The New York Times reviewer Vincent Canby called the film "one of the few good, truly funny American political comedies ever made," and commented that "The Candidate is serious, but its tone is coldly comic, as if it had been put together by people who had given up hope." Variety called it "an excellent, topical drama" that was "directed and paced superbly," adding, "the entire film often seems like a documentary special in the best sense of the word." Gene Siskel of the Chicago Tribune gave the film 3.5 stars out of 4 and praised Redford for a "winning performance." Charles Champlin of the Los Angeles Times wrote that "Redford and Ritchie have teamed again to deliver what I think is nothing less than the best movie yet done about politics in coaxial America ... It has a right-now urgency that is strong and compelling." Roger Ebert later said Ritchie "brought a sharply observant, almost documentary realism" to the film.

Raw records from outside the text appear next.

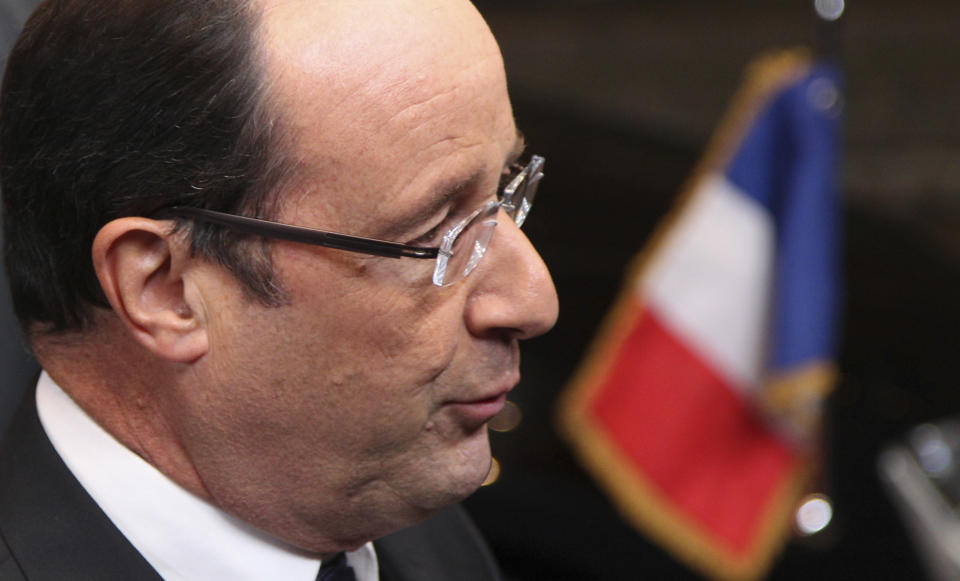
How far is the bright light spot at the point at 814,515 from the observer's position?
112 inches

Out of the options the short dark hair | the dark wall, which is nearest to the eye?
the short dark hair

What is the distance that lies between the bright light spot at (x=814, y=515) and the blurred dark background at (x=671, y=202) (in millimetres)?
61

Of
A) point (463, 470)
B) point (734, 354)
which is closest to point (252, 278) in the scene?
point (463, 470)

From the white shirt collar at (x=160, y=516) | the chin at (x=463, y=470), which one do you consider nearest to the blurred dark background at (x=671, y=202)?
the chin at (x=463, y=470)

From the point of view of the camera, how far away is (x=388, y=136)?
40.3 inches

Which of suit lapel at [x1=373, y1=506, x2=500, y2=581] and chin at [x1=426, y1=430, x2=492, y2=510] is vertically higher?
chin at [x1=426, y1=430, x2=492, y2=510]

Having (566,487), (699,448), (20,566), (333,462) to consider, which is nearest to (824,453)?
(699,448)

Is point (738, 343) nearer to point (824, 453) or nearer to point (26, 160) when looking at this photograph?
point (824, 453)

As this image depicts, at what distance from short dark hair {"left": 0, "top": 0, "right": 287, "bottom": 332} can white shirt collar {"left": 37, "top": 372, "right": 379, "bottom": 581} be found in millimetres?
154

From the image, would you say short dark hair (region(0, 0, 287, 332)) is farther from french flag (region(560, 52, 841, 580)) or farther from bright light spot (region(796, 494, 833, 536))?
bright light spot (region(796, 494, 833, 536))

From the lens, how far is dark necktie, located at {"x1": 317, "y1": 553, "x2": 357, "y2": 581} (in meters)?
1.17

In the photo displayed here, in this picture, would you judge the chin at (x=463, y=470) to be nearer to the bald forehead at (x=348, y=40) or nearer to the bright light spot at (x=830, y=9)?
the bald forehead at (x=348, y=40)

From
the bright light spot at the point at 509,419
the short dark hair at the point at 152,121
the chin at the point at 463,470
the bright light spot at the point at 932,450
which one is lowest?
the bright light spot at the point at 509,419

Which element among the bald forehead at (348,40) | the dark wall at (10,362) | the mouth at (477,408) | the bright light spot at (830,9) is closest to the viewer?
the bald forehead at (348,40)
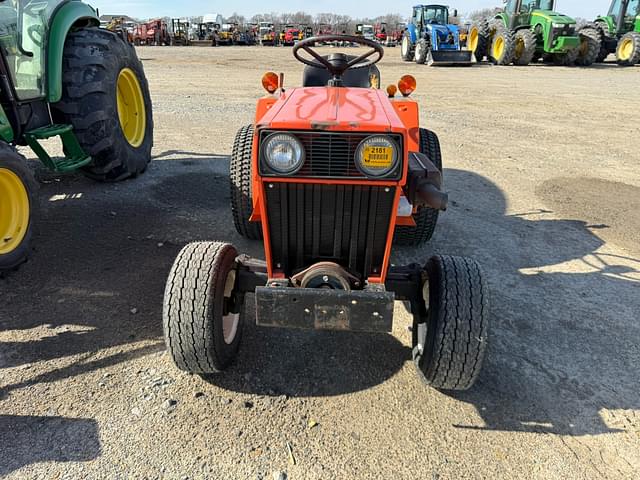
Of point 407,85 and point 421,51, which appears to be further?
point 421,51

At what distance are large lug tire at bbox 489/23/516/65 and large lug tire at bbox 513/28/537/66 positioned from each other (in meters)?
0.22

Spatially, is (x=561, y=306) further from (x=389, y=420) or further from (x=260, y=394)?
(x=260, y=394)

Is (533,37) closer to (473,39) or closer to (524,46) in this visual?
(524,46)

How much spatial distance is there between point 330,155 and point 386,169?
Result: 0.25 m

About the actor: Charles Robert Redford Jr. (August 1936 – September 2025) was an American actor, director and producer, celebrated for his magnetic presence as a leading man during the American New Wave. Across a career spanning more than six decades, Redford earned widespread recognition and numerous awards, including an Academy Award, a BAFTA Award and five Golden Globe Awards, (including a Cecil B. DeMille Award in 1994). He has also received various honors including the Screen Actors Guild Life Achievement Award in 1996, the Academy Honorary Award in 2002, the Kennedy Center Honors in 2005, the Presidential Medal of Freedom in 2016 and the Honorary César in 2019.